> _Task instructions_
Each entry has to be copied exactly, with nothing missed.

> _Task input_
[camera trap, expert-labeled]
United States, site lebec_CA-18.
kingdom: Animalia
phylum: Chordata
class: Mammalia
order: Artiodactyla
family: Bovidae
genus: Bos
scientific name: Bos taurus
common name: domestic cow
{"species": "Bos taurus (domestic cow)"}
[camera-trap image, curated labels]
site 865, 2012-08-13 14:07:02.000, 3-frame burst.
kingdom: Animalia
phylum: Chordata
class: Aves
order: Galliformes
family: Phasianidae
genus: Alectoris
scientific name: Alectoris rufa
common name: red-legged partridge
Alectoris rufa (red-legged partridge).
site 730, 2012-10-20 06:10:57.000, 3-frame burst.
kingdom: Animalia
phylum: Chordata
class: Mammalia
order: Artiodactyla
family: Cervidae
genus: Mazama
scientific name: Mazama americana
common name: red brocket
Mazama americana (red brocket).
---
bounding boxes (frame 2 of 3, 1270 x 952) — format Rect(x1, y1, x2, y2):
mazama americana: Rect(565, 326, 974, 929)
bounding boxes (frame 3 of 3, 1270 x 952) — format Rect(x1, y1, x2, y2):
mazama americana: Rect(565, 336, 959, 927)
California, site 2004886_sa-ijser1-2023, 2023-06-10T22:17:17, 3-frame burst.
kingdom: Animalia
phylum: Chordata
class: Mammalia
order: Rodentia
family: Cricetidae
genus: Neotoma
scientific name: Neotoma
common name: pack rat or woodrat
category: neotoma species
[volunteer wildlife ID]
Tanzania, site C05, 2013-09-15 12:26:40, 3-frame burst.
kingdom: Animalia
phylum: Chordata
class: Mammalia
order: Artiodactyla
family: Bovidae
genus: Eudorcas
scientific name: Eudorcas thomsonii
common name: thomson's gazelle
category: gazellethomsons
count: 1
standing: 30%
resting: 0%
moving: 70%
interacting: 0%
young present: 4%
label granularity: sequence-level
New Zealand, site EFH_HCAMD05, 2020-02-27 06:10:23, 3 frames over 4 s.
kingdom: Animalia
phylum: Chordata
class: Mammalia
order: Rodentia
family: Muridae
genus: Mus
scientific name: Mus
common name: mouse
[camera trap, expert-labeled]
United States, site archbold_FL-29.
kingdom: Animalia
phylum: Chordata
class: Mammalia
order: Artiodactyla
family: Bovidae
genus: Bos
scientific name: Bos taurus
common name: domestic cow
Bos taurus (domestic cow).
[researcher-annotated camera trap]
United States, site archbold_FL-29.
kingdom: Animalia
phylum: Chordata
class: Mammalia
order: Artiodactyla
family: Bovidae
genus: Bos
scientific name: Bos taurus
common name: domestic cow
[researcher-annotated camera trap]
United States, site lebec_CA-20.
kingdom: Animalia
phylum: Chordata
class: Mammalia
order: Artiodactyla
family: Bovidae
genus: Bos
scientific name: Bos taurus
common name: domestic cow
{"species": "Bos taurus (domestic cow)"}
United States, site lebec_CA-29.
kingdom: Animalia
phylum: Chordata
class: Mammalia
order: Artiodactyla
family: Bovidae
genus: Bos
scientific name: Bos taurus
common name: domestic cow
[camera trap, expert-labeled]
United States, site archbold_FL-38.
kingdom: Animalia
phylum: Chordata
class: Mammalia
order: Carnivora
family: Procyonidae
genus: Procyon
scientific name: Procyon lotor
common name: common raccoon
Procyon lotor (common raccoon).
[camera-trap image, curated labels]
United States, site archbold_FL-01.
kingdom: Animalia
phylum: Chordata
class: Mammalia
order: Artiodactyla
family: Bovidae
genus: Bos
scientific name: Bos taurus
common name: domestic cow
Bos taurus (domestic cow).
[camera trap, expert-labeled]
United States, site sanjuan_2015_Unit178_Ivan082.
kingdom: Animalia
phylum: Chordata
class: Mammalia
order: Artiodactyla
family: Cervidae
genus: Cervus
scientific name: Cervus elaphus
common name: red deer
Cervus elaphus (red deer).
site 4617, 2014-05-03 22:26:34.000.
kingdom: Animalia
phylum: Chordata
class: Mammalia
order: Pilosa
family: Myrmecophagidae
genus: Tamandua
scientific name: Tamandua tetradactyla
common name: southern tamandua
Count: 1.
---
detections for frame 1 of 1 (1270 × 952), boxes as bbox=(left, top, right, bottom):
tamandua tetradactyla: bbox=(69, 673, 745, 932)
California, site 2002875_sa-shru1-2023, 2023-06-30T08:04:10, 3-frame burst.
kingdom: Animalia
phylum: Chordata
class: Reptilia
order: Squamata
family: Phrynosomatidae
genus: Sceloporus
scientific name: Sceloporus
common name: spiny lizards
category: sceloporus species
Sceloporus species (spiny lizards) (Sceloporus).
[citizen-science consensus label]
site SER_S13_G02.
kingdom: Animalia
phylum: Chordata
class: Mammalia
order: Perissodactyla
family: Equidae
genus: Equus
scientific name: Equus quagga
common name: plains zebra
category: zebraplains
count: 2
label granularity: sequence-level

> _Exercise solution_
[camera trap, expert-labeled]
United States, site lebec_CA-18.
kingdom: Animalia
phylum: Chordata
class: Mammalia
order: Artiodactyla
family: Bovidae
genus: Bos
scientific name: Bos taurus
common name: domestic cow
{"species": "Bos taurus (domestic cow)"}
[camera-trap image, curated labels]
site 865, 2012-08-13 14:07:02.000, 3-frame burst.
kingdom: Animalia
phylum: Chordata
class: Aves
order: Galliformes
family: Phasianidae
genus: Alectoris
scientific name: Alectoris rufa
common name: red-legged partridge
Alectoris rufa (red-legged partridge).
site 730, 2012-10-20 06:10:57.000, 3-frame burst.
kingdom: Animalia
phylum: Chordata
class: Mammalia
order: Artiodactyla
family: Cervidae
genus: Mazama
scientific name: Mazama americana
common name: red brocket
Mazama americana (red brocket).
---
bounding boxes (frame 2 of 3, 1270 x 952) — format Rect(x1, y1, x2, y2):
mazama americana: Rect(565, 326, 974, 929)
bounding boxes (frame 3 of 3, 1270 x 952) — format Rect(x1, y1, x2, y2):
mazama americana: Rect(565, 336, 959, 927)
California, site 2004886_sa-ijser1-2023, 2023-06-10T22:17:17, 3-frame burst.
kingdom: Animalia
phylum: Chordata
class: Mammalia
order: Rodentia
family: Cricetidae
genus: Neotoma
scientific name: Neotoma
common name: pack rat or woodrat
category: neotoma species
[volunteer wildlife ID]
Tanzania, site C05, 2013-09-15 12:26:40, 3-frame burst.
kingdom: Animalia
phylum: Chordata
class: Mammalia
order: Artiodactyla
family: Bovidae
genus: Eudorcas
scientific name: Eudorcas thomsonii
common name: thomson's gazelle
category: gazellethomsons
count: 1
standing: 30%
resting: 0%
moving: 70%
interacting: 0%
young present: 4%
label granularity: sequence-level
New Zealand, site EFH_HCAMD05, 2020-02-27 06:10:23, 3 frames over 4 s.
kingdom: Animalia
phylum: Chordata
class: Mammalia
order: Rodentia
family: Muridae
genus: Mus
scientific name: Mus
common name: mouse
[camera trap, expert-labeled]
United States, site archbold_FL-29.
kingdom: Animalia
phylum: Chordata
class: Mammalia
order: Artiodactyla
family: Bovidae
genus: Bos
scientific name: Bos taurus
common name: domestic cow
Bos taurus (domestic cow).
[researcher-annotated camera trap]
United States, site archbold_FL-29.
kingdom: Animalia
phylum: Chordata
class: Mammalia
order: Artiodactyla
family: Bovidae
genus: Bos
scientific name: Bos taurus
common name: domestic cow
[researcher-annotated camera trap]
United States, site lebec_CA-20.
kingdom: Animalia
phylum: Chordata
class: Mammalia
order: Artiodactyla
family: Bovidae
genus: Bos
scientific name: Bos taurus
common name: domestic cow
{"species": "Bos taurus (domestic cow)"}
United States, site lebec_CA-29.
kingdom: Animalia
phylum: Chordata
class: Mammalia
order: Artiodactyla
family: Bovidae
genus: Bos
scientific name: Bos taurus
common name: domestic cow
[camera trap, expert-labeled]
United States, site archbold_FL-38.
kingdom: Animalia
phylum: Chordata
class: Mammalia
order: Carnivora
family: Procyonidae
genus: Procyon
scientific name: Procyon lotor
common name: common raccoon
Procyon lotor (common raccoon).
[camera-trap image, curated labels]
United States, site archbold_FL-01.
kingdom: Animalia
phylum: Chordata
class: Mammalia
order: Artiodactyla
family: Bovidae
genus: Bos
scientific name: Bos taurus
common name: domestic cow
Bos taurus (domestic cow).
[camera trap, expert-labeled]
United States, site sanjuan_2015_Unit178_Ivan082.
kingdom: Animalia
phylum: Chordata
class: Mammalia
order: Artiodactyla
family: Cervidae
genus: Cervus
scientific name: Cervus elaphus
common name: red deer
Cervus elaphus (red deer).
site 4617, 2014-05-03 22:26:34.000.
kingdom: Animalia
phylum: Chordata
class: Mammalia
order: Pilosa
family: Myrmecophagidae
genus: Tamandua
scientific name: Tamandua tetradactyla
common name: southern tamandua
Count: 1.
---
detections for frame 1 of 1 (1270 × 952), boxes as bbox=(left, top, right, bottom):
tamandua tetradactyla: bbox=(69, 673, 745, 932)
California, site 2002875_sa-shru1-2023, 2023-06-30T08:04:10, 3-frame burst.
kingdom: Animalia
phylum: Chordata
class: Reptilia
order: Squamata
family: Phrynosomatidae
genus: Sceloporus
scientific name: Sceloporus
common name: spiny lizards
category: sceloporus species
Sceloporus species (spiny lizards) (Sceloporus).
[citizen-science consensus label]
site SER_S13_G02.
kingdom: Animalia
phylum: Chordata
class: Mammalia
order: Perissodactyla
family: Equidae
genus: Equus
scientific name: Equus quagga
common name: plains zebra
category: zebraplains
count: 2
label granularity: sequence-level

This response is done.